I recenti progressi della miniaturizzazione e delle microtecnologie hanno poi fornito la concreta possibilità di realizzare unità robotiche miniaturizzate, avvantaggiandosi quindi, eventualmente, di tecniche e mezzi di produzione ed assemblaggio di massa (come succede nell’industria microelettronica). E’ proprio nel contesto della miniaturizzazione, e quindi della cosiddetta “Microrobotica”, che la robotica di sciame presenta gli aspetti più significativi. I microrobot, infatti, hanno bisogno di operare in grandi gruppi al fine di poter avere un qualche effetto su larga scala o di poter compiere un preciso compito (a titolo esemplificativo, si pensi a cosa può fare una sola formica e cosa invece è capace di fare un’intera colonia di questi insetti). Di conseguenza la possibilità di una produzione di massa automatizzata di microrobot assume un’importanza fondamentale.
Le potenziali, ma purtroppo ancora futuristiche, applicazioni dei microrobot, e degli sciami di microrobot in particolare, vanno dalla sicurezza e sorveglianza di ambienti, al monitoraggio di luoghi inaccessibili (per esempio ispezione di tubature e meccanismi vari) o pericolosi per l’uomo, l’esplorazione spaziale, l’assemblaggio autonomo di micro-dispositivi, la biomedica. A medio termine c’è chi ha pensato di utilizzarli più semplicemente per la pulizia di superfici.
Ad oggi, nel progetto I-SWARM, sono state sviluppate alcune decine di primi prototipi, di dimensioni circa 3 x 3 x 3 mm3, attualmente in fase di test. I microrobot sono composti da alcuni moduli funzionali miniaturizzati assemblati uno sopra l’altro e collegati per mezzo di un circuito flessibile. Ricavano energia dalla luce tramite piccole celle solari miniaturizzate costruite appositamente allo scopo (probabilmente le più piccole mai costruite al mondo) e capaci di fornire due livelli di tensione. Il consumo di potenza è il fattore che probabilmente più fra tutti ha limitato le possibilità di miniaturizzazione ed in quanto tale è estremamente critico nella progettazione di un microrobot, spingendo inevitabilmente a compromessi (basti pensare che tutto il microrobot deve funzionare con meno di 2 mW). Il movimento è affidato a delle sottili “zampe” di materiale piezoelettrico, che vengono poste in vibrazione e comandate dal microprocessore integrato a bordo che determina la direzione di moto. Per la comunicazione dispongono di un piccolo sistema ad infrarossi che permette di definire una trasmissione direzionale di informazioni tra le varie unità dello sciame. Infine sono anche equipaggiati con una piccola antenna che dovrebbe funzionare come sensore di contatto.

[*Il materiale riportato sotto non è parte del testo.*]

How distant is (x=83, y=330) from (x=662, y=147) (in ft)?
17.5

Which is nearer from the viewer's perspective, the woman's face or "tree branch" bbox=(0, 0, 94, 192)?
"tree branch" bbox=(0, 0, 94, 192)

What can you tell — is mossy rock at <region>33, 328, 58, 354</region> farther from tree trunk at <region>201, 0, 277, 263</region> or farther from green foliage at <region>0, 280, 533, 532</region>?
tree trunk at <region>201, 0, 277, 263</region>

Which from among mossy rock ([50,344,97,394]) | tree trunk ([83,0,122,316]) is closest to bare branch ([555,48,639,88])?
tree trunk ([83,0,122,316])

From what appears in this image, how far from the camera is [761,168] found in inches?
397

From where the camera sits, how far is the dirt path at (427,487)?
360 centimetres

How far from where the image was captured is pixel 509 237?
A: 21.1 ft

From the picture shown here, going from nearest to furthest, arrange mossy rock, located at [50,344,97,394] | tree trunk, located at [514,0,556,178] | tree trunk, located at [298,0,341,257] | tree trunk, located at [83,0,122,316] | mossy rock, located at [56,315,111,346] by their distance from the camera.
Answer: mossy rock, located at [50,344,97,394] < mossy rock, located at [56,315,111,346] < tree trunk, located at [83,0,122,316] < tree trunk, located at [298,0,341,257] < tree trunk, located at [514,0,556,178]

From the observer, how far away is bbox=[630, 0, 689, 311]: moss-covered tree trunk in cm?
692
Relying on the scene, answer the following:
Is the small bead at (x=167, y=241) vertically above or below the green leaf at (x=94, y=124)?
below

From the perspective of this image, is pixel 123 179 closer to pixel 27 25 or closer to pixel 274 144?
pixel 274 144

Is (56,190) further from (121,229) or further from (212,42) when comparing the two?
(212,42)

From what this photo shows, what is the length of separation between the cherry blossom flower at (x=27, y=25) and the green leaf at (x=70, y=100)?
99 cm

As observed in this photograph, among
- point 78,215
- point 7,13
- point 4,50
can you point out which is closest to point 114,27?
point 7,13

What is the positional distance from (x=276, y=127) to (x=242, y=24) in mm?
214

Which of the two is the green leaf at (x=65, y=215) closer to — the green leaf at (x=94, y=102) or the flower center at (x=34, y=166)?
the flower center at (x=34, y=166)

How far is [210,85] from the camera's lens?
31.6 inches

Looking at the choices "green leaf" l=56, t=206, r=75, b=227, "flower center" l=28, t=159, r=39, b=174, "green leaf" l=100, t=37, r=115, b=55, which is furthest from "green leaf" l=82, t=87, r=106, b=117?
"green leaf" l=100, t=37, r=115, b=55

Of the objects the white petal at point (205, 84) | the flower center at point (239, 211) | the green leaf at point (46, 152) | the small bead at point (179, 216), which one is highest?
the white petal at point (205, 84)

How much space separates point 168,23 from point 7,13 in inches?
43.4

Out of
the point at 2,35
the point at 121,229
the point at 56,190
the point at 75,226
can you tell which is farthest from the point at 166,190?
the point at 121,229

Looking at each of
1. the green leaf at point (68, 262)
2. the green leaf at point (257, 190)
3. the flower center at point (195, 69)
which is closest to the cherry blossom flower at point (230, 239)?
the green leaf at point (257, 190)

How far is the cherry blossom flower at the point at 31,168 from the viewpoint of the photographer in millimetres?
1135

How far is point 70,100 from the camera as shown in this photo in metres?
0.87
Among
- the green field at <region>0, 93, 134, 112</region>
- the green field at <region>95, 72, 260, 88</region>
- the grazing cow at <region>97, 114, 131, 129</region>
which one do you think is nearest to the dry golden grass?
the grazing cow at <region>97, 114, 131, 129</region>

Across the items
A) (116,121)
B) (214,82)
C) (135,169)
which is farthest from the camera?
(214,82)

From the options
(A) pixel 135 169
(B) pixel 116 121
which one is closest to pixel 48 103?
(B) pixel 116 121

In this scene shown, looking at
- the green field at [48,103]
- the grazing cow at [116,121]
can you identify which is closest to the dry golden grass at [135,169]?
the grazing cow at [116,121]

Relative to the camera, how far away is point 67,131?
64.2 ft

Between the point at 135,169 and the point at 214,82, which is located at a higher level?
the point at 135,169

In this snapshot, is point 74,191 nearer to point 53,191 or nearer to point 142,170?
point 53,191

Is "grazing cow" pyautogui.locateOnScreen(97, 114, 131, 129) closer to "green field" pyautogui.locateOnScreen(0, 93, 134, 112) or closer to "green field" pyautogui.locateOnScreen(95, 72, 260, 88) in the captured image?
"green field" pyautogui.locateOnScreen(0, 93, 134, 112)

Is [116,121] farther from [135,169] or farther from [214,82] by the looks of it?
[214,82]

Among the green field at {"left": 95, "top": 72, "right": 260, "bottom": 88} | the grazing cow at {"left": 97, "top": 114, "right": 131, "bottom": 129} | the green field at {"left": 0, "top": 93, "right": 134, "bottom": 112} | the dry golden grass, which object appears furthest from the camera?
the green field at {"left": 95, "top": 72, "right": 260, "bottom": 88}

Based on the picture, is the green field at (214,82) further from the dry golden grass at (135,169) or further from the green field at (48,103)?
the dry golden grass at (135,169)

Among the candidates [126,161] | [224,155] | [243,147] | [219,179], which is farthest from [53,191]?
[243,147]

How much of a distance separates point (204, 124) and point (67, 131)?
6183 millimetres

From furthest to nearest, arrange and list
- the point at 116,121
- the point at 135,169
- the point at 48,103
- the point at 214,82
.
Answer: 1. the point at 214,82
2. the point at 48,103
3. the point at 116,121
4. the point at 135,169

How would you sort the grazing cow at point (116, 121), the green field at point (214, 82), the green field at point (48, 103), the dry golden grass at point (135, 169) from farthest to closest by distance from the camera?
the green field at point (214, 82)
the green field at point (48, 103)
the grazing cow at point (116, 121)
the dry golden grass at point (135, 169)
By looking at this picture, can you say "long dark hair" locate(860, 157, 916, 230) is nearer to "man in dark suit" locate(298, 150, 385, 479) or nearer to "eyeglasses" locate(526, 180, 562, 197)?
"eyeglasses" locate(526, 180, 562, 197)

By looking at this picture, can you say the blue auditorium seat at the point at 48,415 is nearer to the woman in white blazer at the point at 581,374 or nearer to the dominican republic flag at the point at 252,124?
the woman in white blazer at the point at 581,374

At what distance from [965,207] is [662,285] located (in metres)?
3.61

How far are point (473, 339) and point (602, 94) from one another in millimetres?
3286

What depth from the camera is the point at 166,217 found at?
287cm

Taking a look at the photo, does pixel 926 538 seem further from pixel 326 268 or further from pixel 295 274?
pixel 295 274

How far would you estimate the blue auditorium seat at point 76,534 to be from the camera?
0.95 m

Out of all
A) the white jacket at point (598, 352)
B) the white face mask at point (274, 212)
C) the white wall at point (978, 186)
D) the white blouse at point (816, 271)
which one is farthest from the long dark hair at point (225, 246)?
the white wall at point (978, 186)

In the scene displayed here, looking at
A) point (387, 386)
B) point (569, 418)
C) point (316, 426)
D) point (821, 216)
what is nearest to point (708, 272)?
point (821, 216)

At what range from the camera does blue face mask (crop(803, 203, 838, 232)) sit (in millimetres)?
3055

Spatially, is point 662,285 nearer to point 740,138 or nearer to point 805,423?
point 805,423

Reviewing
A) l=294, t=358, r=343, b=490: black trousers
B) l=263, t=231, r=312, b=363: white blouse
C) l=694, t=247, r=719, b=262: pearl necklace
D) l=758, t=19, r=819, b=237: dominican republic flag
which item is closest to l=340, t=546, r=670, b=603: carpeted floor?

Per quanto i prototipi fino ad oggi realizzati siano ancora lontani dal poter essere operativi per una qualsiasi delle applicazioni menzionate e necessitino ancora di diverse migliorie tecniche, è importante sottolineare ciò che potrebbe essere ad oggi uno dei risultati più rilevanti del progetto e cioè lo sviluppo di tecniche e metodi per la produzione e l’assemblaggio di massa di “chip-robots”.
Il Progetto I-SWARM è stato finanziato dalla Comunità Europea nel Programma IST-FET “beyond robotics” del 6° European Framework Program.